§ Exercise requirements
Report every line below that holds the word "site".

§ Listed records
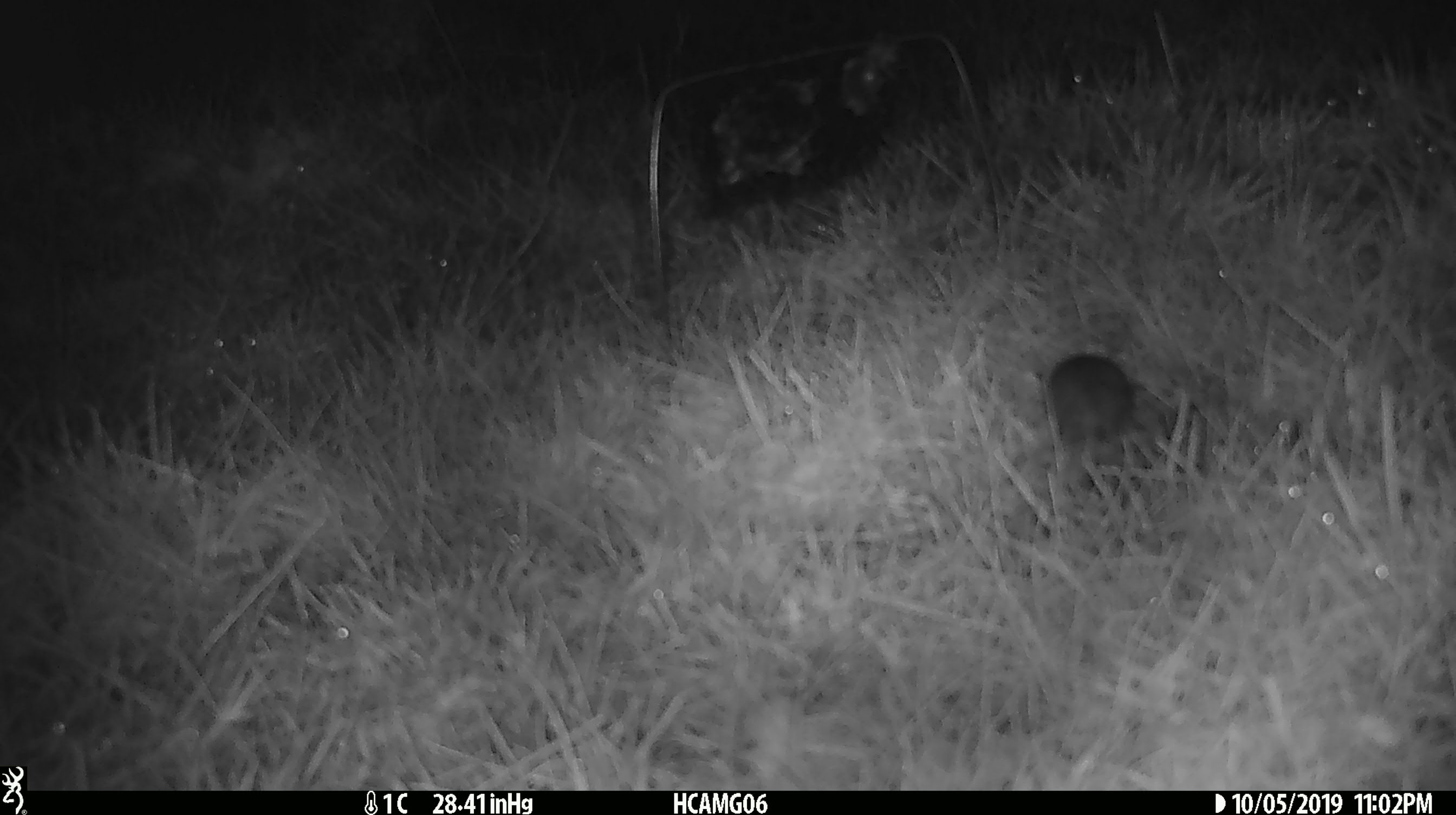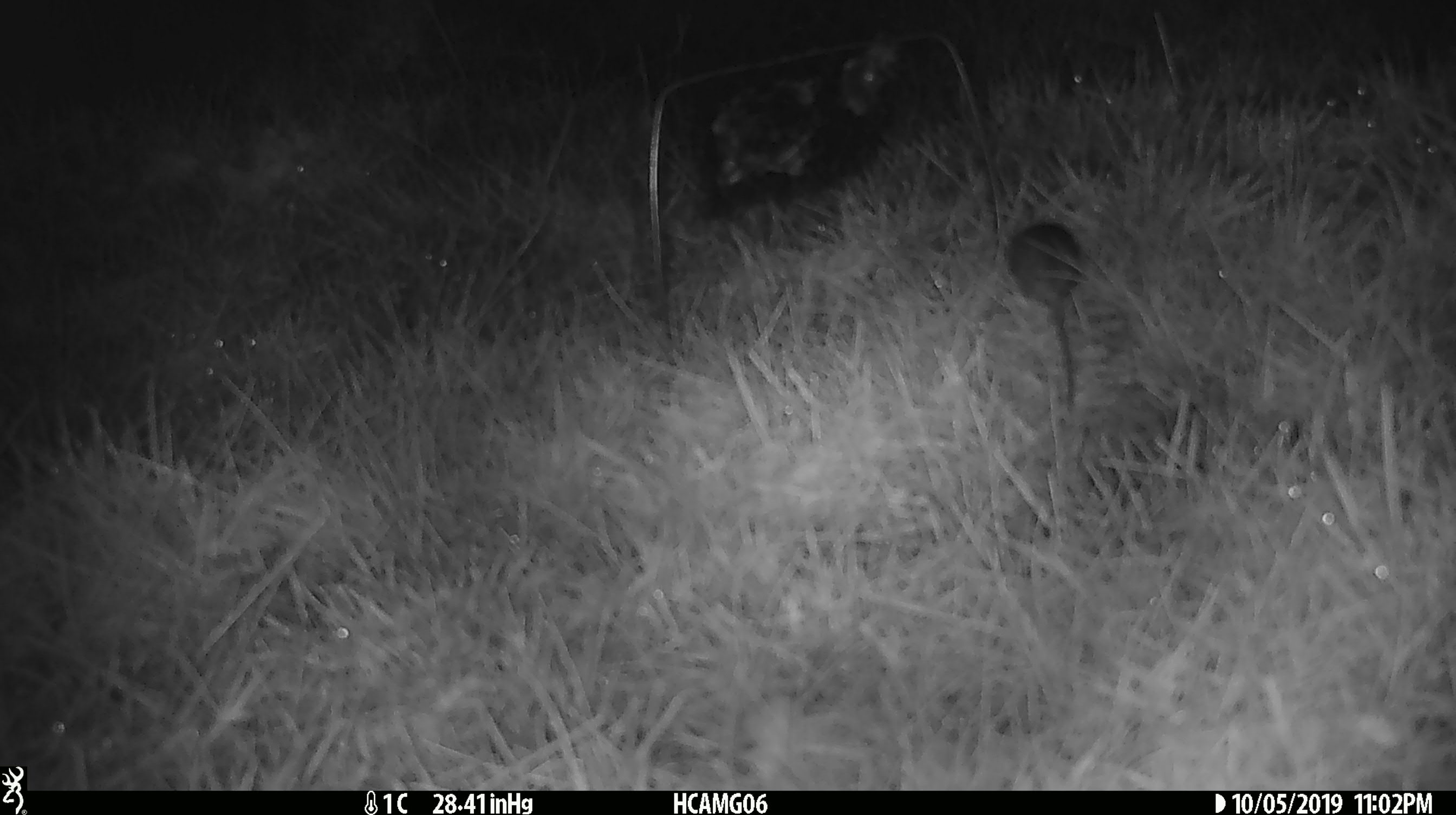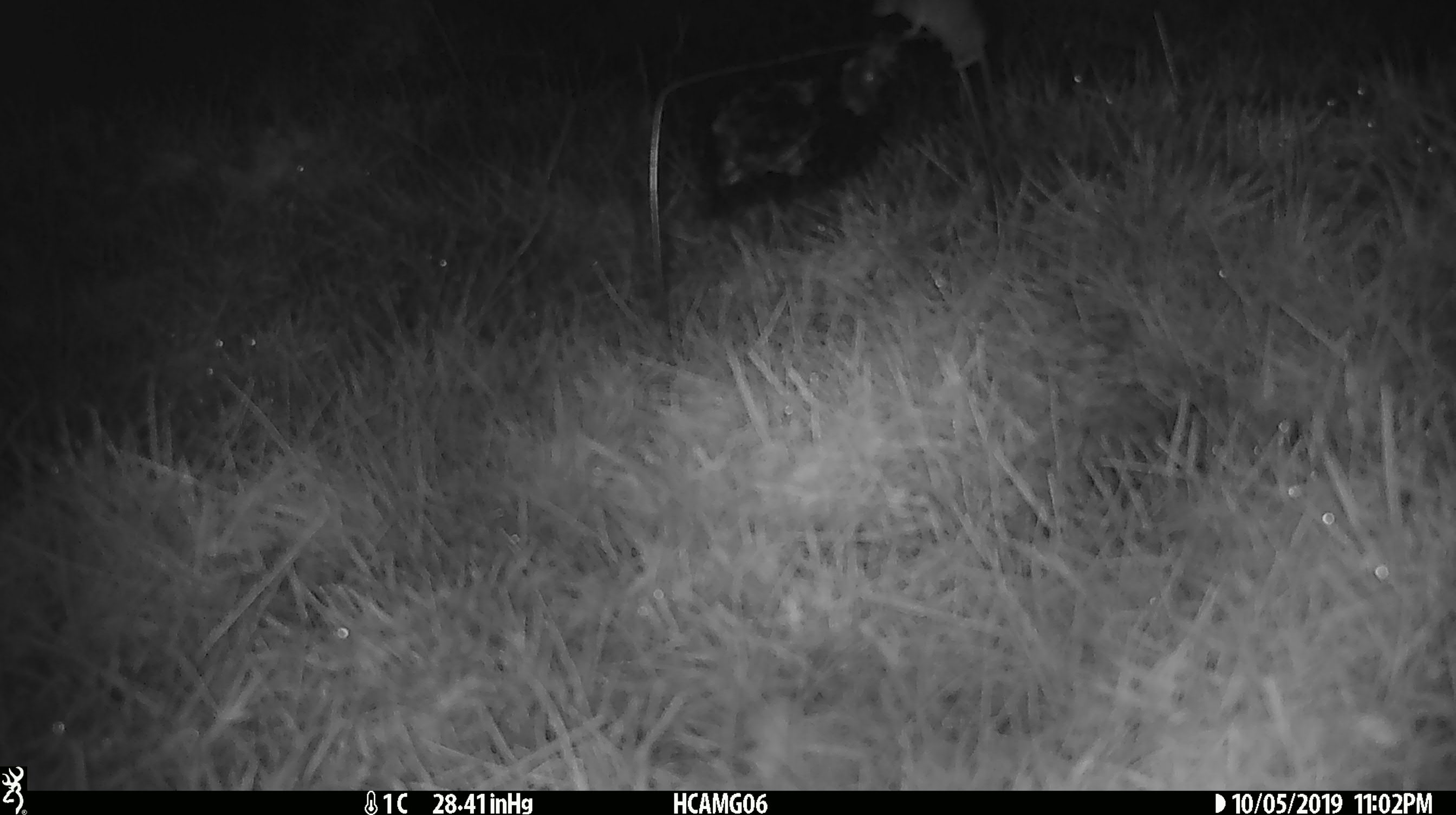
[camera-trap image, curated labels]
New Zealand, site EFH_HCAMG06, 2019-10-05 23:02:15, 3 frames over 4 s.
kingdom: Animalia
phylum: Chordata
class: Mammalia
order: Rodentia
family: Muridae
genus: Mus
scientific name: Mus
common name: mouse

==

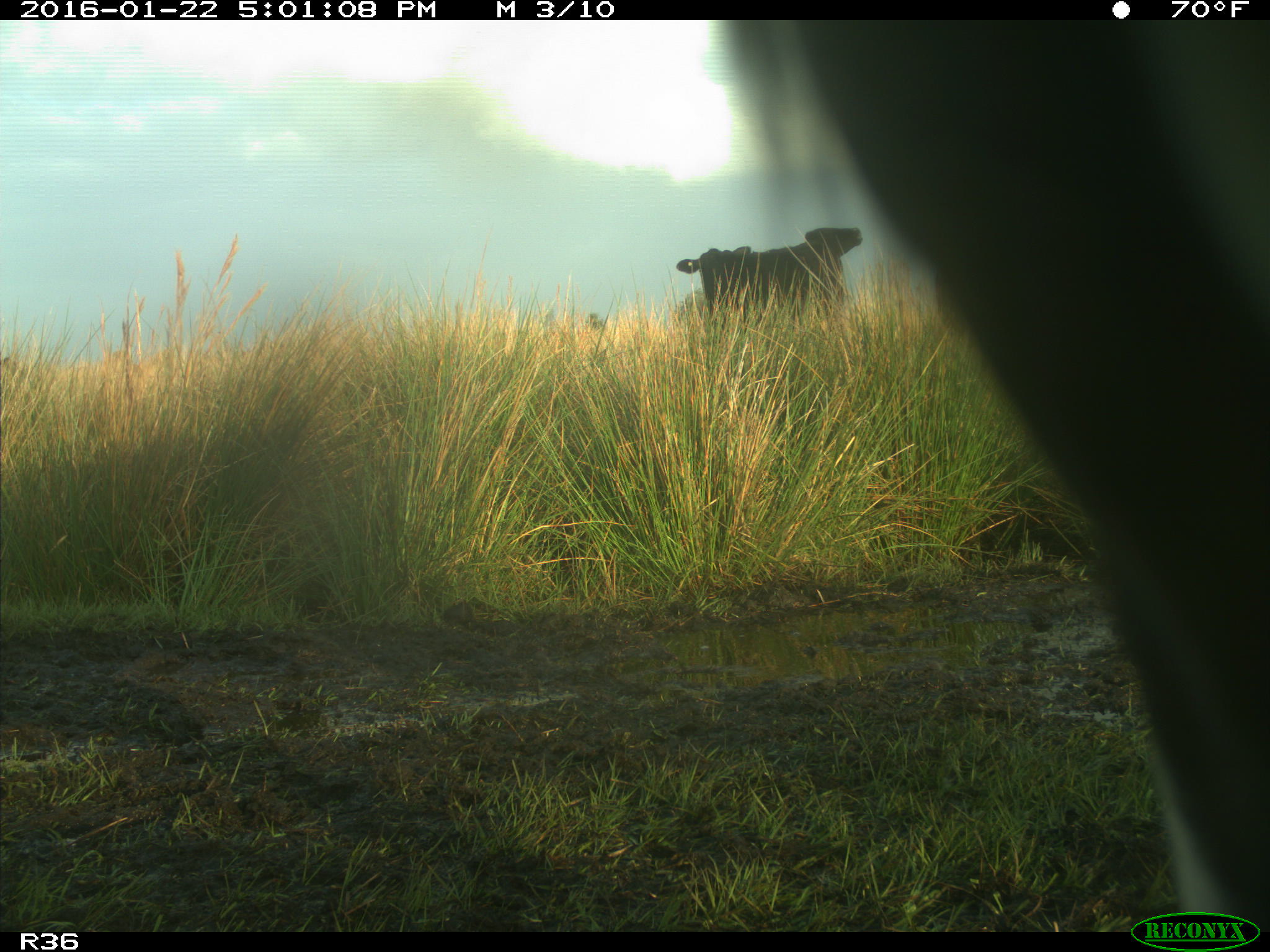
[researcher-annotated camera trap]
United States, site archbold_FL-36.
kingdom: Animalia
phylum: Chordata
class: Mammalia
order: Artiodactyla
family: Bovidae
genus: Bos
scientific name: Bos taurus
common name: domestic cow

§ Result of this task
New Zealand, site EFH_HCAMG06, 2019-10-05 23:02:15, 3 frames over 4 s.
United States, site archbold_FL-36.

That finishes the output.